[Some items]
━━━━━━━━━━━━━━━━━━━━

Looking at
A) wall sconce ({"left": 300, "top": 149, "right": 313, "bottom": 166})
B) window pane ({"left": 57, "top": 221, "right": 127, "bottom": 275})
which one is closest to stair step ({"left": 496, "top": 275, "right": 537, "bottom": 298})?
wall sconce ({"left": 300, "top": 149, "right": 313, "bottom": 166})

━━━━━━━━━━━━━━━━━━━━

- Exercise task: Copy every line of the items above word for word, with no changes.

- Task answer:
Looking at
A) wall sconce ({"left": 300, "top": 149, "right": 313, "bottom": 166})
B) window pane ({"left": 57, "top": 221, "right": 127, "bottom": 275})
which one is closest to stair step ({"left": 496, "top": 275, "right": 537, "bottom": 298})?
wall sconce ({"left": 300, "top": 149, "right": 313, "bottom": 166})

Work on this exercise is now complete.